(Saved data items)
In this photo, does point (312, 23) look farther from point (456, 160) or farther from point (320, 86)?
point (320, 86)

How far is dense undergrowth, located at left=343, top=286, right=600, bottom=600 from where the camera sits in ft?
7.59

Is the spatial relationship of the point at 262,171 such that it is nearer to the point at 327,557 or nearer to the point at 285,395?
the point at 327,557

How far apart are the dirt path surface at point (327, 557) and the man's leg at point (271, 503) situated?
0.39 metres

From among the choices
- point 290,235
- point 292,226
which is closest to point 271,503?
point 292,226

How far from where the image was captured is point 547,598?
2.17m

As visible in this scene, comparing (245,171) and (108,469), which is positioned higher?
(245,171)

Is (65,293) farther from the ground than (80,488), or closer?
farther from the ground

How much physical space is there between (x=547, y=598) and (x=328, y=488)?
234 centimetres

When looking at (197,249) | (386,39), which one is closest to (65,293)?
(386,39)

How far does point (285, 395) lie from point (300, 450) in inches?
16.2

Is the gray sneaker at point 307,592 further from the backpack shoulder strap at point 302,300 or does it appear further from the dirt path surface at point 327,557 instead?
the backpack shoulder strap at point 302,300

**Instruction:** Retype every one of the items above, word for word, with nothing left out or altered.

**Finished task:**
In this photo, does point (312, 23) look farther from point (456, 160) or farther from point (320, 86)?
point (320, 86)

How far is dense undergrowth, located at left=343, top=286, right=600, bottom=600 from where the camera sits in ft?
7.59

Is the spatial relationship of the point at 262,171 such that it is nearer to the point at 327,557 or nearer to the point at 285,395?
the point at 327,557

How far apart are the dirt path surface at point (327, 557) and the man's leg at point (271, 503) situated?
0.39 metres

From among the choices
- point 290,235
- point 292,226
which is closest to point 271,503?
point 292,226

How far from where the image was captured is point 547,598?
2.17m

As visible in this scene, comparing (245,171) and (108,469), which is positioned higher?
(245,171)

Is (65,293) farther from the ground than (80,488), or closer?
farther from the ground

How much physical space is there between (x=547, y=598) and (x=328, y=488)?
234 centimetres

When looking at (197,249) | (386,39), which one is closest to (65,293)?
(386,39)

How far does point (285, 395) lie from point (300, 450) in inches?
16.2

Is the gray sneaker at point 307,592 further from the backpack shoulder strap at point 302,300 or does it appear further from the dirt path surface at point 327,557 instead?
the backpack shoulder strap at point 302,300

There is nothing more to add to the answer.